Play about with those picture settings and you can get some superb-looking pictures out of this TV.
They're not quite as incisively sharp and clean as the 9000 series sets, and the quality can suffer if you pile on the processing too heavily, but on the whole we're very pleased with what's on offer.
Blu-ray pictures are naturally the most impressive. The set is more than comfortable with the breakneck action in Transformers – HD Natural Motion reproduces the fast movement of robots and helicopters with unerring smoothness, while 100Hz masks motion blur effectively.
Set to maximum the effects of HD Natural Motion look a little unnatural, but overall it's hard not to be impressed by such effective judder removal.
It also displays 1080p images with the sharpness demanded by the format, and when coupled with impressive black levels they possess an entrancing depth and punchiness. Dark scenes contain plenty of detail too, and it's easy to pick out the shading within the bleached white desert sand.
Colours are simply stunning – Optimus Prime's paint job looks bold, bright and convincing, yet the Philips also conveys subtle skin tones and shading in the same frame with equal aplomb.

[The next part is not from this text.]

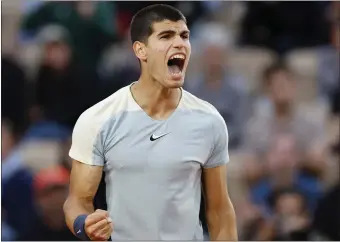  ?? JEAN-FRANCOIS BADIAS — THE ASSOCIATED PRESS ?? Carlos Alcaraz, above, is now 18-1this season after beating Albert Ramos-Vinolas in the French Open on Wednesday.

It's not all hunky dory however – the picture suffers from some break up and shimmering around some edges with HD Natural Motion and 100Hz LCD engaged at the same time, and noise reduction compromises the sharpness of the picture.
Freeview pictures look fine apart from a dusting of mosquito noise and processing artefacts, while DVDs are displayed with reasonable sharpness and depth, although once again there's a little too much noise in the picture to nail that five star picture rating.